WMEQ-FM
- Menomonie, Wisconsin; United States;
- Broadcast area: Eau Claire–Chippewa Falls
- Frequency: 92.1 MHz
- Branding: Classic Rock 92.1

Programming
- Format: Classic rock
- Affiliations: Westwood One

Ownership
- Owner: iHeartMedia, Inc.; (iHM Licenses, LLC);
- Sister stations: WATQ, WBIZ, WBIZ-FM, WMEQ-AM, WQRB

History
- First air date: July 19, 1967 (as WDMW)
- Former call signs: WDMW (1967–1975) WMFM (1975–1978) WMEQ (1978–1989)
- Call sign meaning: Menominie's Q92 ("Q" is a common FM station brand)

Technical information
- Licensing authority: FCC
- Facility ID: 52473
- Class: C2
- ERP: 17,500 watts
- HAAT: 219 m (719 ft)
- Transmitter coordinates: 44°54′59.00″N 91°41′55.00″W﻿ / ﻿44.9163889°N 91.6986111°W

Links
- Public license information: Public file; LMS;
- Webcast: Listen Live
- Website: rock921.iheart.com

= WMEQ-FM =

WMEQ-FM (92.1 MHz, Classic Rock 92.1) is a radio station broadcasting a classic rock format. Licensed to Menomonie, Wisconsin, United States, the station serves the Eau Claire area. The station is owned by iHeartMedia, Inc. and carries the nationally syndicated radio program Bob & Tom.

==History==
The station signed on the air on July 17, 1967 as WDMW featuring a primarily stereo simulcast to its AM radio station WMNE, but some of its programs were separated during its earlier years which featured beautiful music programs from the Triangle Program Service. Both WMNE and WDMW separated all of its programs apart in the early-1970s, and in 1975, WDMW changed its calls to WMFM. WMFM went under its branding "Stereo 92" and features a MOR music format.

In 1978, WMFM dropped its MOR format and flipped to a Top 40/CHR music format under the calls WMEQ and its longtime moniker branding "Q92", which would remain for more than a decade. Retaining its Q92 branding, its music format was downgraded to adult contemporary in 1988.

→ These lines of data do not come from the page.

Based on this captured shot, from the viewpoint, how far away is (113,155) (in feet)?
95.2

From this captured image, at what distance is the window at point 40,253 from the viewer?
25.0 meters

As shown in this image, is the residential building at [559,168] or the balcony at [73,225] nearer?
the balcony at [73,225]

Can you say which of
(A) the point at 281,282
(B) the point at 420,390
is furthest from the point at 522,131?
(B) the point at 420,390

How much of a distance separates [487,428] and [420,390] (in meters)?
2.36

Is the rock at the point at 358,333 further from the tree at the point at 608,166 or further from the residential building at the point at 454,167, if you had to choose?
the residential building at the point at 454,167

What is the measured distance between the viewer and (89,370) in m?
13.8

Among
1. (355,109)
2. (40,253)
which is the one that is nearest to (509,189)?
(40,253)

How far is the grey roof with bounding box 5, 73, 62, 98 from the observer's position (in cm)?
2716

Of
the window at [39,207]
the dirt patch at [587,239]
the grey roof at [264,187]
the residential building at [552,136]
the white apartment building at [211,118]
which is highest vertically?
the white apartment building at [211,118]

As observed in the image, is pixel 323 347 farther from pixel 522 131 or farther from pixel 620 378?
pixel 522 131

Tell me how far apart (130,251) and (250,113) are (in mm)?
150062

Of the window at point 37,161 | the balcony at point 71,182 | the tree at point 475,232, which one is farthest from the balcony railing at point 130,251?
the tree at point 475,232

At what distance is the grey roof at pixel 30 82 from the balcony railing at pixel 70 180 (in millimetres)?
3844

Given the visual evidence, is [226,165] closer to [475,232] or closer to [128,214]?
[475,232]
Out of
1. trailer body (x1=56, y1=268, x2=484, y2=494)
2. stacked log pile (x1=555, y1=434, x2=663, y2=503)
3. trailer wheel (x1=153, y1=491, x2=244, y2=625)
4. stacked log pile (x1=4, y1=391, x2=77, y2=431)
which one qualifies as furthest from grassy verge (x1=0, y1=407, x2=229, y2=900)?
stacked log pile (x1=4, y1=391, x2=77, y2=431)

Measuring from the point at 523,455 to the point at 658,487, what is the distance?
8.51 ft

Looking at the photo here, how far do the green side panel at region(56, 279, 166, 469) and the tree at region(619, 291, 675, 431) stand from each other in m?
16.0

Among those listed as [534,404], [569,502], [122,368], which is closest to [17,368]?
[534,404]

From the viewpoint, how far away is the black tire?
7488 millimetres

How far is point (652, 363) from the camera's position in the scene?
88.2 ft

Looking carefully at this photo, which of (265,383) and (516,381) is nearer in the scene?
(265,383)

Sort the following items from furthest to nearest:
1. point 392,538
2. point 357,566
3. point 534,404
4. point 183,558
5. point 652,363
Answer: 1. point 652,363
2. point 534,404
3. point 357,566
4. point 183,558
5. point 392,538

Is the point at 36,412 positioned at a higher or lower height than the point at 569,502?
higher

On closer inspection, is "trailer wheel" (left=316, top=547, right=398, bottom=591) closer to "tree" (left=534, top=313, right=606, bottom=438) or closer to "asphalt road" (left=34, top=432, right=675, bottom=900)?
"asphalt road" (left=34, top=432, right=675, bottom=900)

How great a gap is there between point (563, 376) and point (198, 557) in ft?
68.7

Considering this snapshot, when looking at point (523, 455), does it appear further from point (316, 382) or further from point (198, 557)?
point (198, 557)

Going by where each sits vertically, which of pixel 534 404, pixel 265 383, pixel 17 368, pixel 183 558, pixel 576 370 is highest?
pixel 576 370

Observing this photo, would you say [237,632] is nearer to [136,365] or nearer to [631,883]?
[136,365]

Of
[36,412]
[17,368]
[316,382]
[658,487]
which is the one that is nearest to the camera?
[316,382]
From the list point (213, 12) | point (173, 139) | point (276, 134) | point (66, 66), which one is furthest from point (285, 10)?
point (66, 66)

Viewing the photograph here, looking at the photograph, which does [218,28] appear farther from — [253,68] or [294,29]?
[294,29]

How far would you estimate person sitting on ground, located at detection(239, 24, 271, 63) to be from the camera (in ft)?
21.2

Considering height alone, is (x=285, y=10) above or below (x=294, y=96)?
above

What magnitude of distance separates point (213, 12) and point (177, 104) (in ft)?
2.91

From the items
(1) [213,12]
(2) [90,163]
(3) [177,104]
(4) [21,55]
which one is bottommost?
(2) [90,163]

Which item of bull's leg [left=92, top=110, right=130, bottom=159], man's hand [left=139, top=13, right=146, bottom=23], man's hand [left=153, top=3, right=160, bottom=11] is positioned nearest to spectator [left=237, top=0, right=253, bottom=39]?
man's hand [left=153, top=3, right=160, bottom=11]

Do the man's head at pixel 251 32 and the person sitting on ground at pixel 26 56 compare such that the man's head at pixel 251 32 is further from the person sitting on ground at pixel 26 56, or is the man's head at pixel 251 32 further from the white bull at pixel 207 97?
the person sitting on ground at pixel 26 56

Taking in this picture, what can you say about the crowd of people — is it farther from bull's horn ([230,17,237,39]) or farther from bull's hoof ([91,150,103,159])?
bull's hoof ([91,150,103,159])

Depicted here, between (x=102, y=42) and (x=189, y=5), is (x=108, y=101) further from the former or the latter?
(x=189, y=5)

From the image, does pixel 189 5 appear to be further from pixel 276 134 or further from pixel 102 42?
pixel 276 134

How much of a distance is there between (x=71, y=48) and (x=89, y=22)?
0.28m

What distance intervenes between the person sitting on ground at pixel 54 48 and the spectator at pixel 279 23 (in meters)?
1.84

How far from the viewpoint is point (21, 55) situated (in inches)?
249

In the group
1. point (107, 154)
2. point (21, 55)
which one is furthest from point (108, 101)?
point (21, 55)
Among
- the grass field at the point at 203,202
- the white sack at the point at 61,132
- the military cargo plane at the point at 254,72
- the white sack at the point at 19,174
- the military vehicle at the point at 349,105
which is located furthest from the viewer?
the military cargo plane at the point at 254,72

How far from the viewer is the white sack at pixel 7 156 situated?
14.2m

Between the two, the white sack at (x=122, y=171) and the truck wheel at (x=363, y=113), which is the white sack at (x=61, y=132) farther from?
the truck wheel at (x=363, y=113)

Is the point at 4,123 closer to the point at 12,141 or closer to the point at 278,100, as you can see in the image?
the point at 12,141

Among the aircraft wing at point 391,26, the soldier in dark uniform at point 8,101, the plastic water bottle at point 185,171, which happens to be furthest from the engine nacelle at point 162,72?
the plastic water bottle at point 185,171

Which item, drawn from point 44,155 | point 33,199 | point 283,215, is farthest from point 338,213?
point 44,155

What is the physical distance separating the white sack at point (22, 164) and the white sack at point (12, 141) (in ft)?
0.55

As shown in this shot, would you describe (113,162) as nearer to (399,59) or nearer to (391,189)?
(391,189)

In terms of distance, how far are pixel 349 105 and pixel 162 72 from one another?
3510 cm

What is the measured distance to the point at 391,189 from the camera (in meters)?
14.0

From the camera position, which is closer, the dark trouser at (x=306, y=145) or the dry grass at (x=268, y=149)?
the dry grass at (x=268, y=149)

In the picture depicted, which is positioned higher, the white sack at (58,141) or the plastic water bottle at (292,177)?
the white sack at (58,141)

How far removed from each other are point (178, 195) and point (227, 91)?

In September 1989, both WMNE and WMEQ attempted to swap formats due to major upgrades to both stations, but its format swap never happened. Instead, WMEQ retained its adult contemporary music format. In early 1991, WMEQ flipped to an oldies music format due to the January 1991 launch of then-adult contemporary station WECL-FM. In April 1994, its oldies format was upgraded to classic hits which focused on songs from the late-1960s to the early-1980s. Its current classic rock format was introduced in the early-2000s.